Select Fun5 (A.id_code), COUNT (*) from A_rdd a where fun2 (A.id_code) =18 and a.custom_id in (select distinct b.custom_id from B_rdd b where b.status=8) GROUP by Fun5


(A.id_code)

^

At Scala.sys.package$.error (package.scala:27)

At Org.apache.spark.sql.catalyst.SqlParser.apply (sqlparser.scala:60)

At ORG.APACHE.SPARK.SQL.SQLCONTEXT.PARSESQL (sqlcontext.scala:74)

At Org.apache.spark.sql.SQLContext.sql (sqlcontext.scala:267)

At Sparksql$.main (sparksql.scala:198)

At Sparksql.main (Sparksql.scala)

At Sun.reflect.NativeMethodAccessorImpl.invoke0 (Native Method)

At Sun.reflect.NativeMethodAccessorImpl.invoke (nativemethodaccessorimpl.java:57)

At Sun.reflect.DelegatingMethodAccessorImpl.invoke (delegatingmethodaccessorimpl.java:43)

At Java.lang.reflect.Method.invoke (method.java:606)

At Com.intellij.rt.execution.application.AppMain.main (appmain.java:140)



At the commissioning stage, it is possible to visually sparksql support for conditional neutron queries (just guessing).

If there is a problem, but also look past the master of the Liberal enlighten.

This article is from the "one step. One Step" blog, be sure to keep this source http://snglw.blog.51cto.com/5832405/1632901

Preliminary application of Sparksql

Contact Us

The content source of this page is from Internet, which doesn't represent Alibaba Cloud's opinion; products and services mentioned on that page don't have any relationship with Alibaba Cloud.

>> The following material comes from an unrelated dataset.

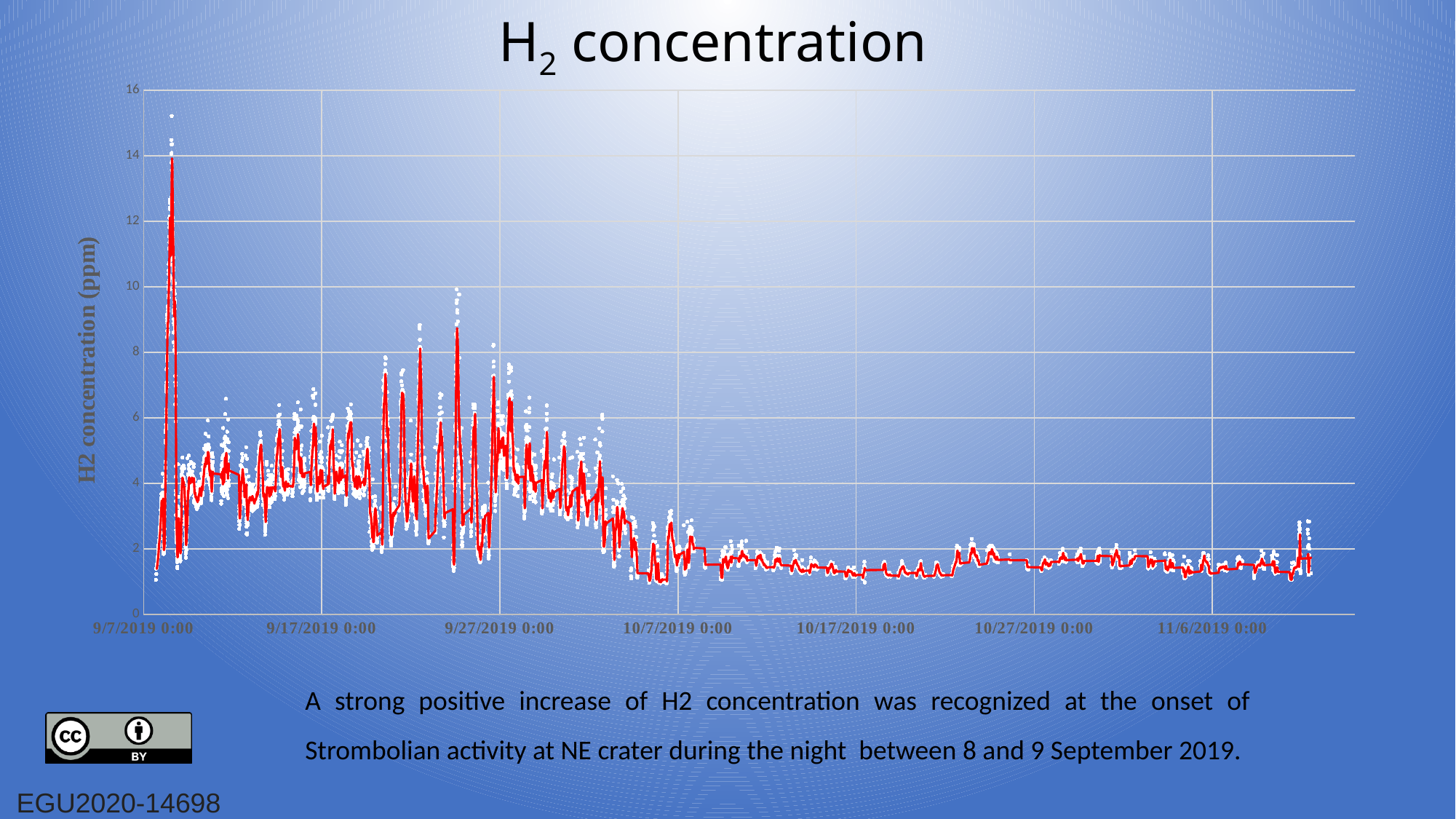
Which is larger: the H2 concentration around 9/17/2019 0:00 or around 10/27/2019 0:00? 9/17/2019 0:00 What is the title of the chart? H2 concentration What is the highest value shown on the vertical axis? 16 Around which date does the H2 concentration reach its maximum? shortly after 9/7/2019 0:00 Are the values of the red line around 10/17/2019 0:00 greater or less than 2 ppm? less Are the values of the red line around 11/6/2019 0:00 greater or less than 4 ppm? less What kind of chart is shown on the slide? line chart Is the highest peak of the red line, near 9/8/2019, greater or less than 12 ppm? greater What is the label of the vertical axis? H2 concentration (ppm) How many date labels are shown on the horizontal axis? 7 Overall, do the H2 concentration values rise or fall from 9/7/2019 to 11/6/2019? fall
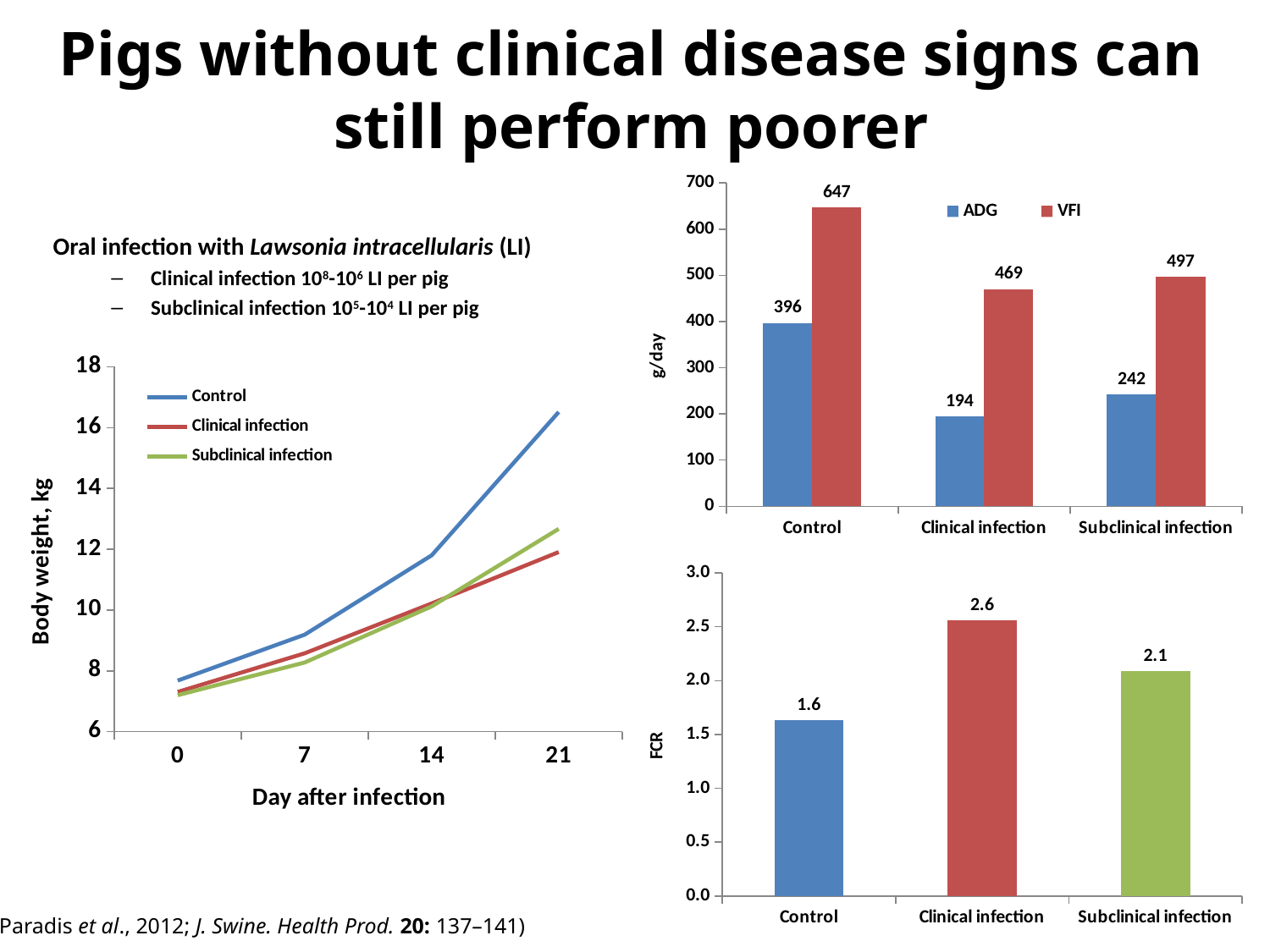
In the bottom-right FCR bar chart, how many groups are shown on the x axis? 3 In the top-right g/day bar chart, which group has the lowest ADG? Clinical infection In the body weight line chart on the left, how many series does the legend list? 3 In the top-right g/day bar chart, how many series does the legend list? 2 What kind of chart is the body weight chart on the left of the slide? Line chart In the bottom-right FCR bar chart, is the FCR for Subclinical infection greater or less than the FCR for Control? greater In the top-right g/day bar chart, what is the VFI value for Subclinical infection? 497 In the bottom-right FCR bar chart, which group has the lowest FCR? Control In the bottom-right FCR bar chart, what is the FCR value for Clinical infection? 2.6 In the body weight line chart on the left, is the Control body weight at day 21 greater or less than 16 kg? greater In the top-right g/day bar chart, what is the difference between the VFI values for Control and Clinical infection? 178 In the top-right g/day bar chart, what is the ADG value for Control? 396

If the content of the page makes you feel confusing, please write us an email, we will handle the problem within 5 days after receiving your email.

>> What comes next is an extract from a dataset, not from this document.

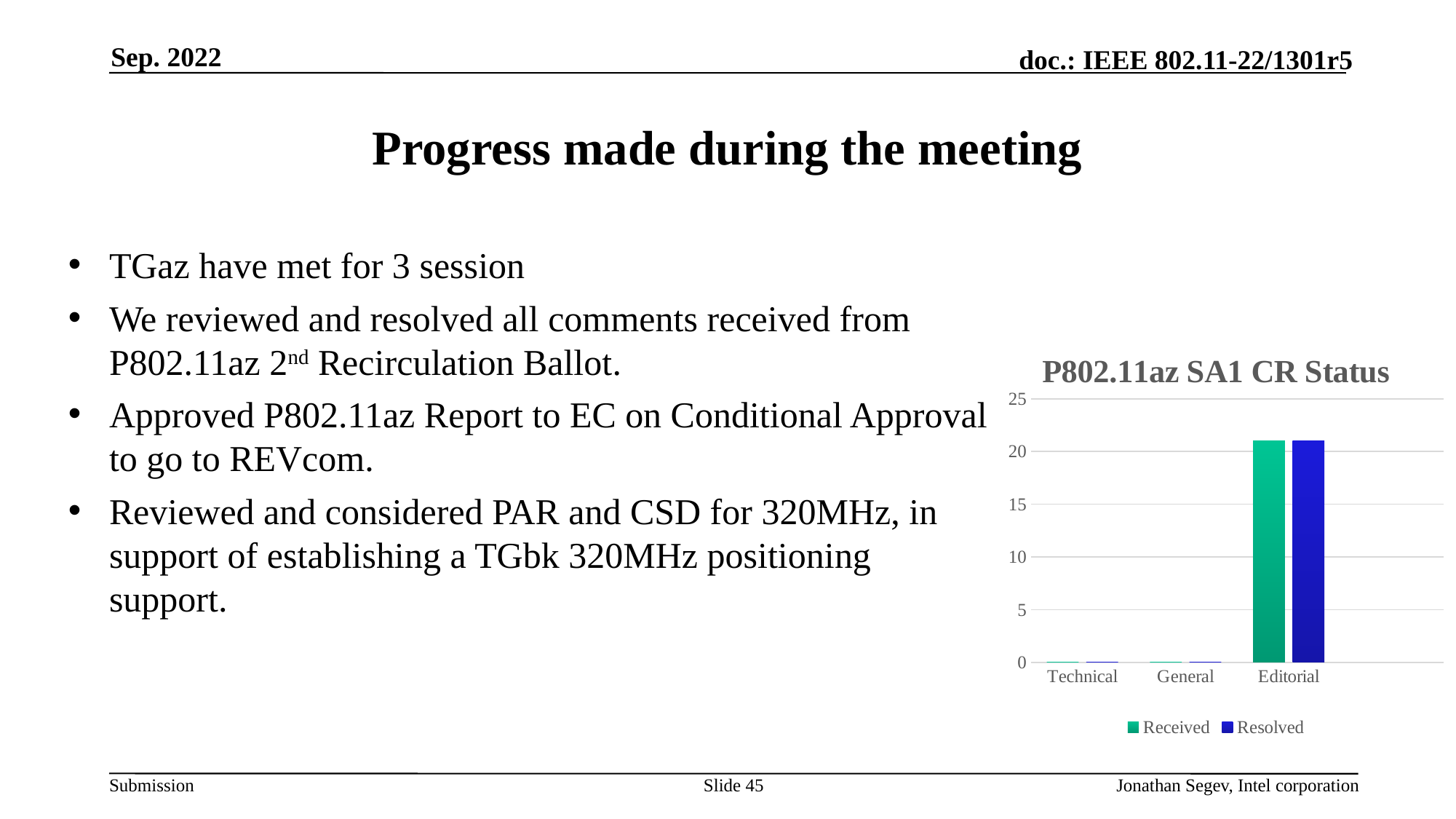
Which category has the highest Resolved value in the chart? Editorial Is the Received value for Editorial greater or less than 15? greater Which category has the highest Received value in the chart? Editorial What is the title of the chart on the slide? P802.11az SA1 CR Status What kind of chart is shown on the slide? bar chart How many categories are shown on the x axis of the chart? 3 Is the Received value for Technical greater or less than 5? less What is the highest value shown on the chart's y axis? 25 Is the Resolved value for Editorial greater or less than 25? less Which is larger, the Received value for Editorial or the Received value for General? Editorial Which series in the chart is shown in blue? Resolved How many series does the chart's legend list? 2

If you find any instances of plagiarism from the community, please send an email to: info-contact@alibabacloud.com and provide relevant evidence. A staff member will contact you within 5 working days.

A Free Trial That Lets You Build Big!

Start building with 50+ products and up to 12 months usage for Elastic Compute Service

  • Sales Support

    1 on 1 presale consultation

  • After-Sales Support

    24/7 Technical Support 6 Free Tickets per Quarter Faster Response

  • Alibaba Cloud offers highly flexible support services tailored to meet your exact needs.